ENTRIES SUPPLIED Start Marker

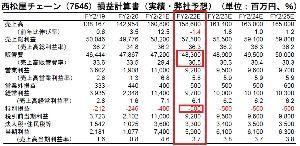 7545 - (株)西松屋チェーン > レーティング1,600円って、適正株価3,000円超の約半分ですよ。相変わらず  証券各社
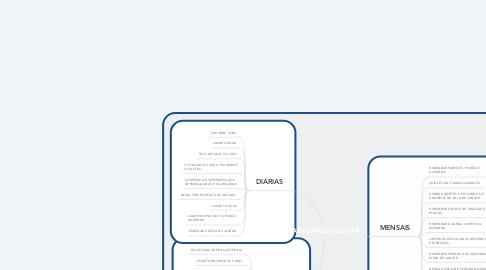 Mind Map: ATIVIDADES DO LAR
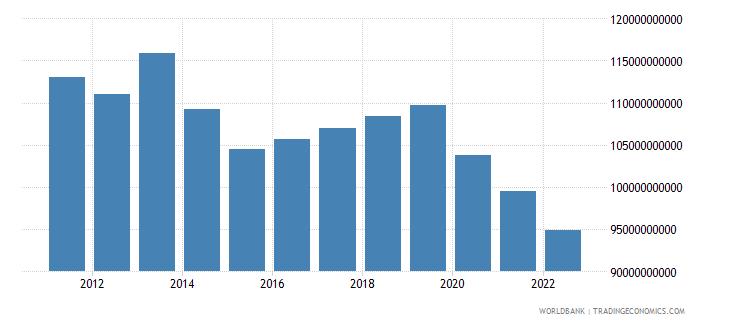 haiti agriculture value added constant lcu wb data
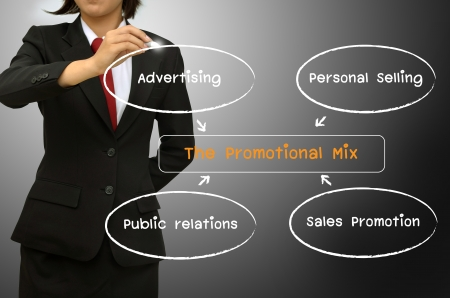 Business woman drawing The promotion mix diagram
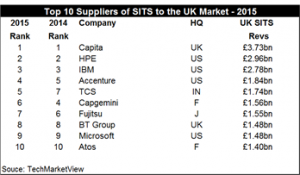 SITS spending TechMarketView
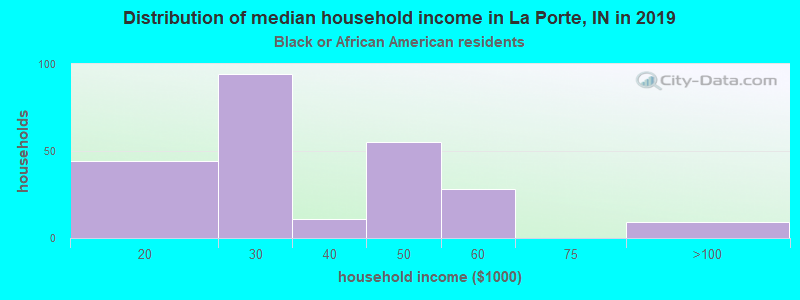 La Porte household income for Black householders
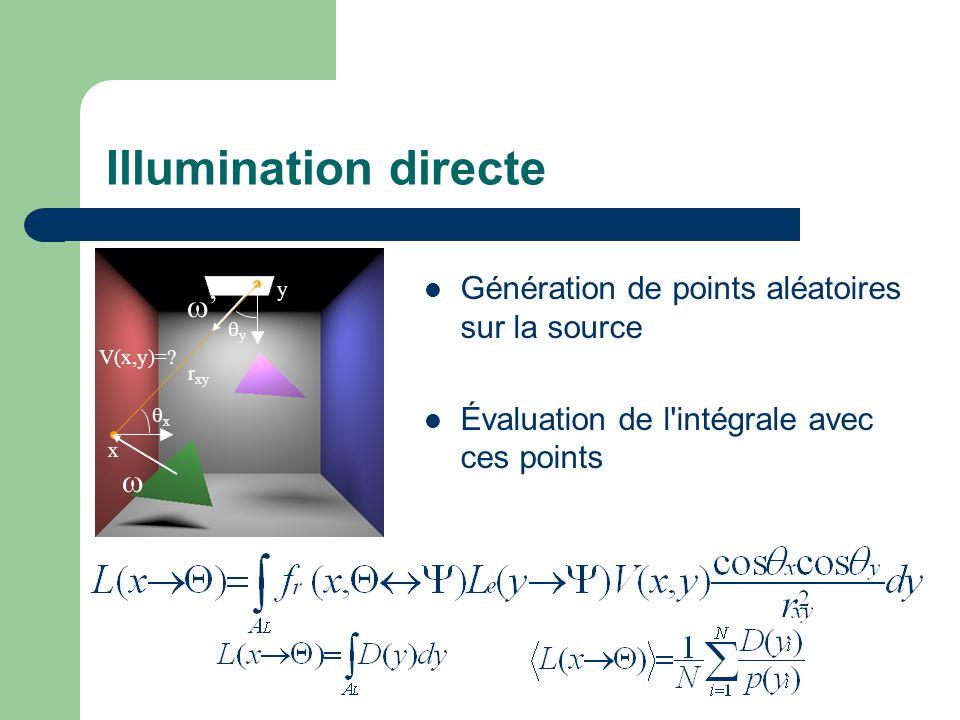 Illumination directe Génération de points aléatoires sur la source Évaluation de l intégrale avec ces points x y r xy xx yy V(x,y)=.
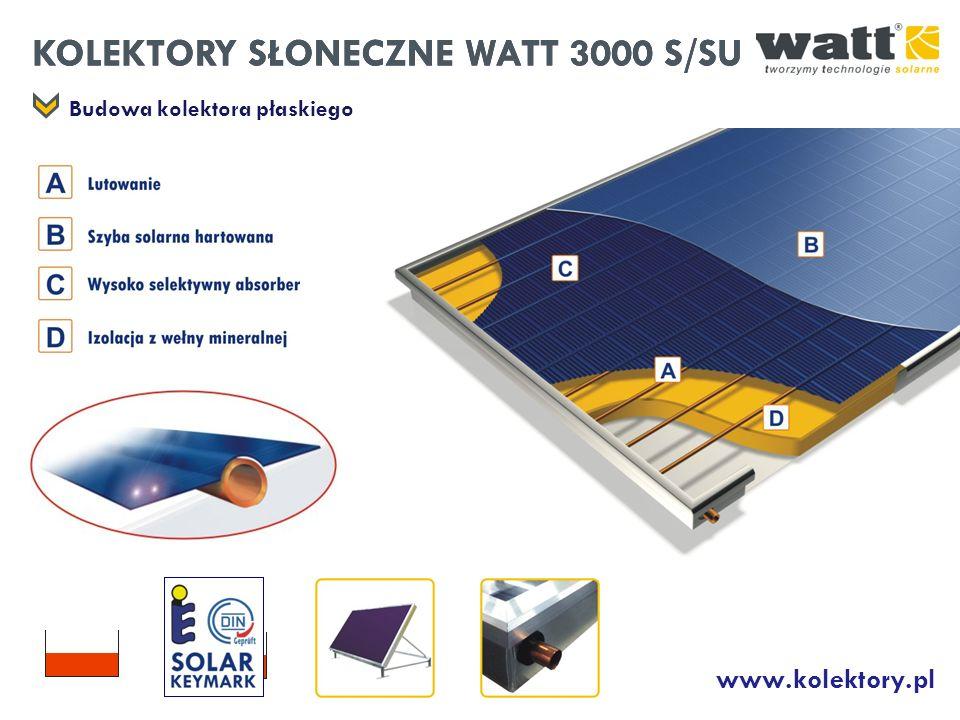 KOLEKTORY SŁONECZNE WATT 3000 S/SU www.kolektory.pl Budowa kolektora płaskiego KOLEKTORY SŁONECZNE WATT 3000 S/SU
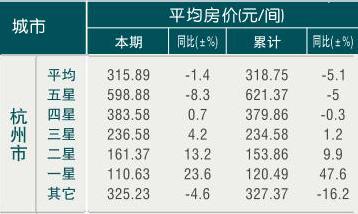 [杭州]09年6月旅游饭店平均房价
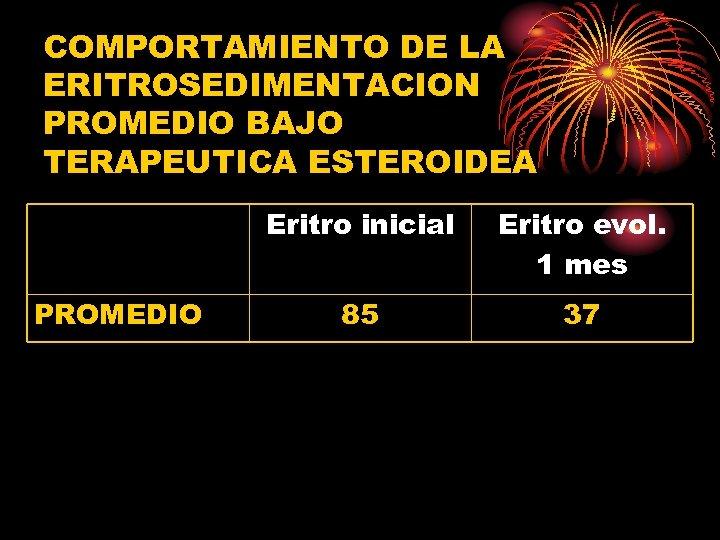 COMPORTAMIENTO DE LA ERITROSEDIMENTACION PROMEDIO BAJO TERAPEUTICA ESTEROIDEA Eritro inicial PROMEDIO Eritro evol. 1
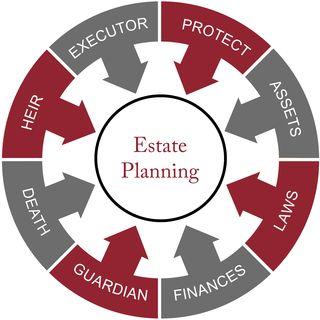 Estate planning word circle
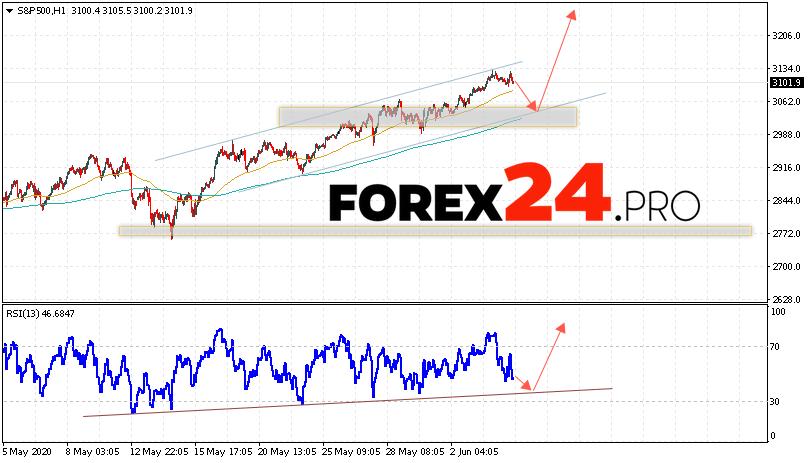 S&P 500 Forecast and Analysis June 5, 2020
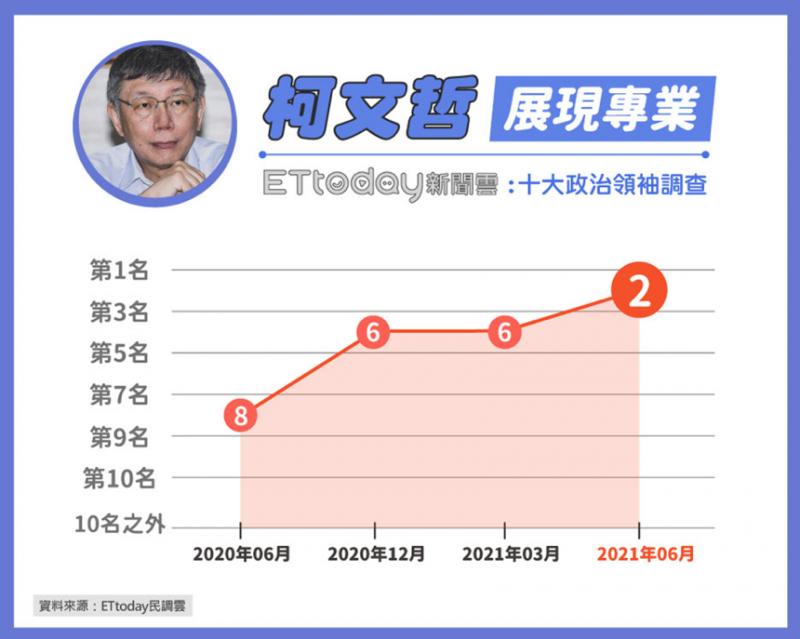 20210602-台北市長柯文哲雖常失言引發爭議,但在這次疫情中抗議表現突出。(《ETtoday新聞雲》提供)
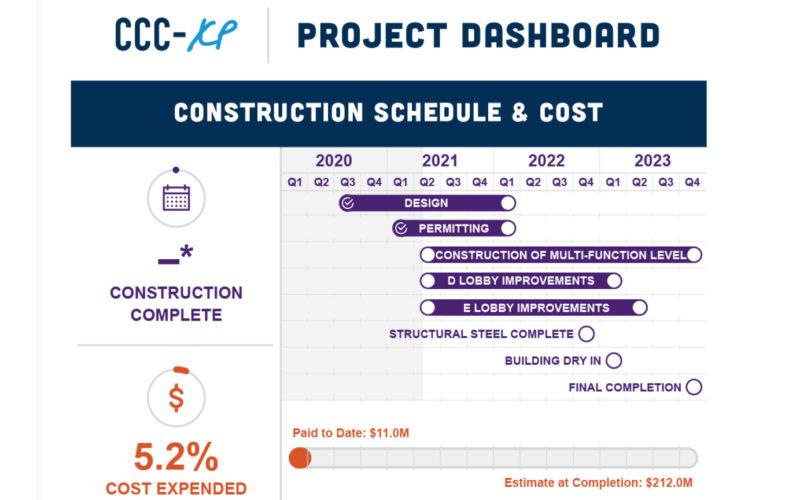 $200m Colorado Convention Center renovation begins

ENTRIES SUPPLIED End Marker
ENTRIES SUPPLIED Start Marker

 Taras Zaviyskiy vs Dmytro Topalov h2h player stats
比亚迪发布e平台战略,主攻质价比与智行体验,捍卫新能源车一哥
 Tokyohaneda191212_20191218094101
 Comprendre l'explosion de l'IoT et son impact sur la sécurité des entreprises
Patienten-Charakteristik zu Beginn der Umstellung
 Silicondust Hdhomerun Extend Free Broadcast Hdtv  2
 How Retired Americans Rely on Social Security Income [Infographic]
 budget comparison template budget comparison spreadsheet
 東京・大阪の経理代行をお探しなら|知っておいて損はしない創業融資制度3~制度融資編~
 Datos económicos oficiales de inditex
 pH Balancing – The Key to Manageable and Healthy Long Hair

ENTRIES SUPPLIED End Marker

• [EXERCISE INSTRUCTIONS]
Word for word, repeat the lines above from the one with "20210602-台北市長柯" through the one with "Center renovation begins", and nothing beyond them. Omit the pictures.

• [RESULT FOR THIS EXERCISE]
 20210602-台北市長柯文哲雖常失言引發爭議,但在這次疫情中抗議表現突出。(《ETtoday新聞雲》提供)
 $200m Colorado Convention Center renovation begins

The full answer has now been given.